First of all, you need to know that we don’t gamble and we don’t play the lottery. I was so naive about how one plays the lottery that I had to quiz my coworker about it this week. “There’s a sheet of paper with circles that you fill in? Can you use a pen or a pencil? And how many bubbles do you select? And does it cause flashbacks to the Scantron exam answer sheets we filled out in grade school?”
My project team decided to go in together and try to win this week’s $1.5 billion Powerball jackpot, so we each dropped $2 in the pot, drew up a humorous contract to prevent any single member of the team from running off with the money (it includes clauses such as, “team members shall not murder, attempt murder, or maim one another…”), and made our purchase.
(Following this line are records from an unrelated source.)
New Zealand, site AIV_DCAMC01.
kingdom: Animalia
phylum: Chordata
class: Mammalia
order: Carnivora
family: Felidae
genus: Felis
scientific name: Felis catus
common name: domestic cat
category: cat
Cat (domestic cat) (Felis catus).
Separately, I had the wild idea to buy a few tickets on my own then surprise my husband when and if I won something. Plans changed though, so I ended up going straight home after work.
Sometime after dinner I mentioned my surprise plan to my husband then asked him to drive us to a gas station since I was still determined to pay the “stupid tax” and buy a few tickets. He patiently waited while I bubbled in numbers on a couple of lottery forms then he drove us home after I was done foolishly spending $21. Here’s the conversation that took place on our way home.
Her: I feel silly. $21 on lottery tickets; I’ve paid the stupid tax. Oh, make that $23 with the one I purchased at work. I should have donated that money to someone in need.
Him: But if we win that’s not much money spent. Oh, and I bought some tickets too.